Contributor: Christoph Rieche, CEO and co-founder – iwoca |
Christoph Rieche, CEO and co-founder – iwoca
Micro businesses could face additional hurdles in recovering from the Covid-19 pandemic compared to larger firms due to a greater reliance on the furlough scheme and a lack of confidence in seeking financial support, according to new research by iwoca.
HMRC data shows that micro businesses are significantly more reliant on the furlough scheme than larger firms.1 As of 30th September, 19.9% of eligible workers in micro businesses (1-9 employees) were on furlough, compared to 8.3% for medium enterprises (50-249 employees) and just 3.8% of large firms (250+ employees).
In addition, micro businesses have struggled to bounce back from the height of furlough scheme usage earlier this year. The most recent HMRC figures show that large businesses have recovered further with the number of eligible furloughed employees 80.7% lower than the peak in May of 3,448,500 workers. In comparison, 788,200 eligible employees in micro businesses were furloughed at the end of September, only 61% lower than the April peak of 2,024,900 staff.
The findings come as analysis of the new SME Finance Monitor data2 for Q3 2020 shows confidence in loan applications for micro businesses has dropped a third of the measure it was this time last year, with only 41% anticipating success. The confidence measure for the 3 months to August 2020 hit a historic 7 year low of 34% and was almost halved since Q3 2019 when 64% believed their application would be accepted.
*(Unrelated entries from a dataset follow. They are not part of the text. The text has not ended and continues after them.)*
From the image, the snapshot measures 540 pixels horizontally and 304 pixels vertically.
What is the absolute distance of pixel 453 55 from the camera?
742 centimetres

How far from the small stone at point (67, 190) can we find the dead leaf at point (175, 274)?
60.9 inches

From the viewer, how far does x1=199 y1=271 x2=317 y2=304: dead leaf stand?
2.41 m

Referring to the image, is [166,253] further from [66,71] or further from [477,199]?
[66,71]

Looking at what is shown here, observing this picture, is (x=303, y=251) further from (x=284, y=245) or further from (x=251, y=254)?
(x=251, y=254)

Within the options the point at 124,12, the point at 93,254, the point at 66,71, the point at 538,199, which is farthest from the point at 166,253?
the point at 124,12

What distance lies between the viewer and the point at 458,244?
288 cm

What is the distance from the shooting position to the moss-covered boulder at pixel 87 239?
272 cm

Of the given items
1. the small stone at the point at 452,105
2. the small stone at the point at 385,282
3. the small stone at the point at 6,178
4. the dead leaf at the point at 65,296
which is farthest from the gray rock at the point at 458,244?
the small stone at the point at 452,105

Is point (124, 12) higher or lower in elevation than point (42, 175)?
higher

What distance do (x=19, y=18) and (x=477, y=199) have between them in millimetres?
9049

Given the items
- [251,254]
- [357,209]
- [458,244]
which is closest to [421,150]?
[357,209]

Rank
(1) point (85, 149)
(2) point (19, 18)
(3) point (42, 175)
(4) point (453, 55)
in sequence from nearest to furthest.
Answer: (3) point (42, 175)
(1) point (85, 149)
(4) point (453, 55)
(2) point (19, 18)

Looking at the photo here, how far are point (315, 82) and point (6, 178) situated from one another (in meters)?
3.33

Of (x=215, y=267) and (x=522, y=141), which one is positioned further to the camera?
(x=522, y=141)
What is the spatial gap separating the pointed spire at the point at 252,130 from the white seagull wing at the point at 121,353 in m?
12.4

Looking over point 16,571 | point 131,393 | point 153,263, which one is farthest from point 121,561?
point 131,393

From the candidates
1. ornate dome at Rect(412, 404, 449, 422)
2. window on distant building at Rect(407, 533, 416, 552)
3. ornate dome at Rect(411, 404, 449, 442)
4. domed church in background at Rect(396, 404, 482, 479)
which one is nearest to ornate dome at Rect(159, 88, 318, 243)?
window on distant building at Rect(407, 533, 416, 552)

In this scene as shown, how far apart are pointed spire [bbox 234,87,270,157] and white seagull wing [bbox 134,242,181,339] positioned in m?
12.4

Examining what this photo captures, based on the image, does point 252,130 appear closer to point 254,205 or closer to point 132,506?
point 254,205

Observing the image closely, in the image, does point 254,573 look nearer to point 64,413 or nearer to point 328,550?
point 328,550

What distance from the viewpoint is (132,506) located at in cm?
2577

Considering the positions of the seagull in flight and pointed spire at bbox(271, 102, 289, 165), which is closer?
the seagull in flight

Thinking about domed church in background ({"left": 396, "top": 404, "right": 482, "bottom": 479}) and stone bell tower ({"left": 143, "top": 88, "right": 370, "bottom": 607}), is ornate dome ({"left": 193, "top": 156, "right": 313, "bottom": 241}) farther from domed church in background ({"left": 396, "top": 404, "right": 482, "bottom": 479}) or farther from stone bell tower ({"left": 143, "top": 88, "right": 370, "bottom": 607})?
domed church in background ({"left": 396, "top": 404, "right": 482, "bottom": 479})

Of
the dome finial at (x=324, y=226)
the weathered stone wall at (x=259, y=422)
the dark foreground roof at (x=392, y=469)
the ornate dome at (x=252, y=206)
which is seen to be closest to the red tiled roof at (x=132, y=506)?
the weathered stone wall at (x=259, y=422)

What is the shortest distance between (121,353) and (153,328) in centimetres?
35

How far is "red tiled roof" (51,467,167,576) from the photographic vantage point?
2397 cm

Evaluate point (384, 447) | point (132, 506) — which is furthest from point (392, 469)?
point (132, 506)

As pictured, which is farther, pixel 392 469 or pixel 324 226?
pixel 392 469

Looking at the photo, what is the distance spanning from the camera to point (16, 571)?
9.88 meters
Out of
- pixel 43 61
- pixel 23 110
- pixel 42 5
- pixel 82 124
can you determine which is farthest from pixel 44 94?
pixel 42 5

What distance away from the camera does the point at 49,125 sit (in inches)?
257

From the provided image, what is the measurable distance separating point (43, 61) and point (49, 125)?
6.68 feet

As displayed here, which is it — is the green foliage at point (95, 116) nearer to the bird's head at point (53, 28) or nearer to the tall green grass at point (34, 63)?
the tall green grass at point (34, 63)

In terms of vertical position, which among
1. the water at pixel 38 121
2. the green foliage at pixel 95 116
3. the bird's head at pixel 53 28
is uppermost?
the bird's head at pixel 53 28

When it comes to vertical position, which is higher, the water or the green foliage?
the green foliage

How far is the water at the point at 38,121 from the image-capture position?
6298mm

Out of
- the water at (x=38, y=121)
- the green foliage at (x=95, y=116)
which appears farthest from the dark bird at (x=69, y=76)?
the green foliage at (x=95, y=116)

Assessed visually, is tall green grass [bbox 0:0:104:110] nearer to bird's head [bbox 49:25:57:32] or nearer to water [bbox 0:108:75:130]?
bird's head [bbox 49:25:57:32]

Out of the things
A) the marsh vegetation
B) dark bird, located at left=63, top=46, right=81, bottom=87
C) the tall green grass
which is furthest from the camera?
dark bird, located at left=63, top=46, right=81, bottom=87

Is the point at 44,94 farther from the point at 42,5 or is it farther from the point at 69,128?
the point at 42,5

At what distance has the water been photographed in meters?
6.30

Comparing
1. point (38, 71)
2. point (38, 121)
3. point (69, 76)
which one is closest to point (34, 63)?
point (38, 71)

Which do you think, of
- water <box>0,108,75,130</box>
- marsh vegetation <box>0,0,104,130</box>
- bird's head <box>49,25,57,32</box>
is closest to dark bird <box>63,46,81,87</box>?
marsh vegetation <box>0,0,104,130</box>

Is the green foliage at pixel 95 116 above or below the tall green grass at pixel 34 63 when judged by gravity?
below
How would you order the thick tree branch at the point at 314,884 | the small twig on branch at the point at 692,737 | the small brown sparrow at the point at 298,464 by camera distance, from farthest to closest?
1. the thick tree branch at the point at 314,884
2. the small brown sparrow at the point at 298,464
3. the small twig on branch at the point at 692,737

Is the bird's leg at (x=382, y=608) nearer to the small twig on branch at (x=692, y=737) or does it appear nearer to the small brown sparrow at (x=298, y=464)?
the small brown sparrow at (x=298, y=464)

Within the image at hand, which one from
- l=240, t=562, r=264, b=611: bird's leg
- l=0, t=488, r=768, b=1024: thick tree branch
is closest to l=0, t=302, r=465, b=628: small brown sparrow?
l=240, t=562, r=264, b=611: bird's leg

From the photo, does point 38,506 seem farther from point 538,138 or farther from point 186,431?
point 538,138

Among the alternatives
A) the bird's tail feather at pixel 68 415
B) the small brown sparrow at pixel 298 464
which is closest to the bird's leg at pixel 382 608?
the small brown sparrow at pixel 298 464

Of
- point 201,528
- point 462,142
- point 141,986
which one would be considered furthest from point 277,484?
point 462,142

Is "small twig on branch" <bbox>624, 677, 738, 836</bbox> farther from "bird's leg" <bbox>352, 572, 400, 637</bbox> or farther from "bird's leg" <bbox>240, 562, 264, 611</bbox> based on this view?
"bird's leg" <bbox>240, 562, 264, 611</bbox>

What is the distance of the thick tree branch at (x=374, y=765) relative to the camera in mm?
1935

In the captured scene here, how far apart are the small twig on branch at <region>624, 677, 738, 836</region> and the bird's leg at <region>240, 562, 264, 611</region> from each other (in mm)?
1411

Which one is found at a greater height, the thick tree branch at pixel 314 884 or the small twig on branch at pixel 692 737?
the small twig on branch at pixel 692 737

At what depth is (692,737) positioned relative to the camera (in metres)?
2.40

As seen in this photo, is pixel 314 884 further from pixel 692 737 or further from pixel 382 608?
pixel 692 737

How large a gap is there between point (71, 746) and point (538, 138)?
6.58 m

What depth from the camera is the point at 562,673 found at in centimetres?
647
Charmaine Silver, owner of Nottingham based cleaning business – Crystal Shine Cleaning Services Nottingham Ltd: “I have eight people in my business, including myself. I put four of them on furlough at the start of the first lockdown, and then brought everyone back in June. We’d lost a lot of our clients and were in the process of trying to build the business back up, but then the second lockdown hit. A lot of our clients went into hiding and I had to put my staff back on furlough. The business is facing difficulty in paying bills and overhead costs, but I’m determined to fight on and build it back up.”
The furlough scheme acts as a useful proxy for the health of the micro business community and the latest figures make the low measure of confidence in finance applications all the more worrying as firms could be discouraged from seeking the finance they need to support their post-pandemic growth. The need for more support is further highlighted in micro businesses having the strongest overall appetite for taking on finance out of all SME sizes in 2020.3
iwoca was founded to support micro businesses which are underserved by high street banks and larger lenders, and is committed to helping these smaller firms recover from the pandemic. iwoca aims to lend at least £200 million through the Coronavirus Business Interruption Loan Scheme (CBILS), with 83% of its loan approvals going to brand new customers over the past month. In further support of SMEs recovering from the pandemic, the firm has also pledged to lend £220 million to small businesses in the North of England by 2023.
Christoph Rieche, CEO and co-founder of iwoca added: “The gap between the demand for finance from micro businesses and their expectation of success for raising it is alarming. Many businesses have not been able to access funding via the Bounce Back Loan Scheme and need urgent support. We, alongside many other lenders, are committed to work with the big banks to find solutions to bring much needed finance to them.”